Collected data
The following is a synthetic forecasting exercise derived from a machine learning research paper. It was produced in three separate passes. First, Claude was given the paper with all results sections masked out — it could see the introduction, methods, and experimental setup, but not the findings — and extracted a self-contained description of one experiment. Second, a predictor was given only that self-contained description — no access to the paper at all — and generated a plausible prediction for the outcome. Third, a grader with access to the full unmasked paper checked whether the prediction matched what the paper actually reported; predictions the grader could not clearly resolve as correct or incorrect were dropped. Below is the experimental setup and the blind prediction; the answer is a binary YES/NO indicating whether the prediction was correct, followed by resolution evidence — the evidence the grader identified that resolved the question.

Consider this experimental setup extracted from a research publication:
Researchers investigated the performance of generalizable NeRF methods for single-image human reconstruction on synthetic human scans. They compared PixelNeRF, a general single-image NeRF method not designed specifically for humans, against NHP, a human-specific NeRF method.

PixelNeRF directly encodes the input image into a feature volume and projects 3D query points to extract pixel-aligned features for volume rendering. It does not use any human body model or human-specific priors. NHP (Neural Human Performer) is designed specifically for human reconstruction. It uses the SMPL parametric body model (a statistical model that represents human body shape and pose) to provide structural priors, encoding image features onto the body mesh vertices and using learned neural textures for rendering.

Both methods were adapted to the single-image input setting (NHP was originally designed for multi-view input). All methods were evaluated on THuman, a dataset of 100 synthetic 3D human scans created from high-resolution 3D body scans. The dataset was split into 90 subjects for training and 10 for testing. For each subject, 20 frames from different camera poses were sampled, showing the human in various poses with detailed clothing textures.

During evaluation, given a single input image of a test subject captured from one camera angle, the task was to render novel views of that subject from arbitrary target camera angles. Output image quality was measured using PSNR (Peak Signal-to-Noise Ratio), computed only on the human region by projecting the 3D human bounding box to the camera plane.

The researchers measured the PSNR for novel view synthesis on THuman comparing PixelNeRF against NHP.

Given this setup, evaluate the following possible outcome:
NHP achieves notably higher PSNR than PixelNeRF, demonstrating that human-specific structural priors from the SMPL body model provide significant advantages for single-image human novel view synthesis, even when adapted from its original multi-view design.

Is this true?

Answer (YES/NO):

--

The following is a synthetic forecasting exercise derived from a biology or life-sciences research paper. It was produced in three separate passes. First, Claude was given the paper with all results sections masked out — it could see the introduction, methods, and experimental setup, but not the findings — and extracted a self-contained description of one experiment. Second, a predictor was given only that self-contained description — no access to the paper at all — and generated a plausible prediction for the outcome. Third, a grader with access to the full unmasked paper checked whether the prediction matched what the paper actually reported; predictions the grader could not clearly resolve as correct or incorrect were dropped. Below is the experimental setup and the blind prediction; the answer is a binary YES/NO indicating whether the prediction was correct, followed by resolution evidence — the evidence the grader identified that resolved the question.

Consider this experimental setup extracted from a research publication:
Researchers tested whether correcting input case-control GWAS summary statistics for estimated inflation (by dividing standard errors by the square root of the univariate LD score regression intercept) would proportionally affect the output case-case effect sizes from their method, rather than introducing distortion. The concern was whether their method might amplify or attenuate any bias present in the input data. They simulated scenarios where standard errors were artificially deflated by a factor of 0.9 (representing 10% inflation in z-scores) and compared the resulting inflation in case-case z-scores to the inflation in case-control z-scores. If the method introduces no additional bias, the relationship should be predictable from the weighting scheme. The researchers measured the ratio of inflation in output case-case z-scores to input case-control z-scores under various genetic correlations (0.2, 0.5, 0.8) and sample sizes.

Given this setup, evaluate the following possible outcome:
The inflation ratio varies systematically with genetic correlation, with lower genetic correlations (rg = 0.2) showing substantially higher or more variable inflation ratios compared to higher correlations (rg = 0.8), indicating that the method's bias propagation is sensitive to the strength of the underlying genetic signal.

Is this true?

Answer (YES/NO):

--

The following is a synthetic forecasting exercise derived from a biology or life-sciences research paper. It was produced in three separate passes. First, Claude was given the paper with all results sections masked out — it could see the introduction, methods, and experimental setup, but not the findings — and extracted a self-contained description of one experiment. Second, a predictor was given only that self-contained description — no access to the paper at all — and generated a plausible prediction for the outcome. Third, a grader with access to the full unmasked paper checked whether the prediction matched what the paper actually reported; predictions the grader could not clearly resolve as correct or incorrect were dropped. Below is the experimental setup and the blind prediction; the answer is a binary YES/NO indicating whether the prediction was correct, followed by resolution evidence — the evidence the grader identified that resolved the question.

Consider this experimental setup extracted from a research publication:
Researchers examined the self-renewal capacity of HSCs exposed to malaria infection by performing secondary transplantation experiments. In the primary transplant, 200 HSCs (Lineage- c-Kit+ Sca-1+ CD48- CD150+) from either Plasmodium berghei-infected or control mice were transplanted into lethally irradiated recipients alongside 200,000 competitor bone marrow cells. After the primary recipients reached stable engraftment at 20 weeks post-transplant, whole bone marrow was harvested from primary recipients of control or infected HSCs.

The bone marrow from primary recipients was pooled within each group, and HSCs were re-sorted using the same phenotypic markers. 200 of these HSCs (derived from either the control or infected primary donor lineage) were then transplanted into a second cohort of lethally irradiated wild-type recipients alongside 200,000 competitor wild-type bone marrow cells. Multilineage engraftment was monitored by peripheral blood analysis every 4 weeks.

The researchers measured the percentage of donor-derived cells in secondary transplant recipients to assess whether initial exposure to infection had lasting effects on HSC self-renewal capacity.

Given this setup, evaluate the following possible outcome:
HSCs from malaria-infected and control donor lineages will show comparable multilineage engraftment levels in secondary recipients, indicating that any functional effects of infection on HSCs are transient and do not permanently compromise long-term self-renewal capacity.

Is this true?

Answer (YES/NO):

— ASSIGNMENT —
Could you return exactly the stretch of the data above that starts at the line with "from a machine" and ends at the line with "PixelNeRF directly encodes", both lines included?

— ANSWER BOX —
The following is a synthetic forecasting exercise derived from a machine learning research paper. It was produced in three separate passes. First, Claude was given the paper with all results sections masked out — it could see the introduction, methods, and experimental setup, but not the findings — and extracted a self-contained description of one experiment. Second, a predictor was given only that self-contained description — no access to the paper at all — and generated a plausible prediction for the outcome. Third, a grader with access to the full unmasked paper checked whether the prediction matched what the paper actually reported; predictions the grader could not clearly resolve as correct or incorrect were dropped. Below is the experimental setup and the blind prediction; the answer is a binary YES/NO indicating whether the prediction was correct, followed by resolution evidence — the evidence the grader identified that resolved the question.

Consider this experimental setup extracted from a research publication:
Researchers investigated the performance of generalizable NeRF methods for single-image human reconstruction on synthetic human scans. They compared PixelNeRF, a general single-image NeRF method not designed specifically for humans, against NHP, a human-specific NeRF method.

PixelNeRF directly encodes the input image into a feature volume and projects 3D query points to extract pixel-aligned features for volume rendering. It does not use any human body model or human-specific priors. NHP (Neural Human Performer) is designed specifically for human reconstruction. It uses the SMPL parametric body model (a statistical model that represents human body shape and pose) to provide structural priors, encoding image features onto the body mesh vertices and using learned neural textures for rendering.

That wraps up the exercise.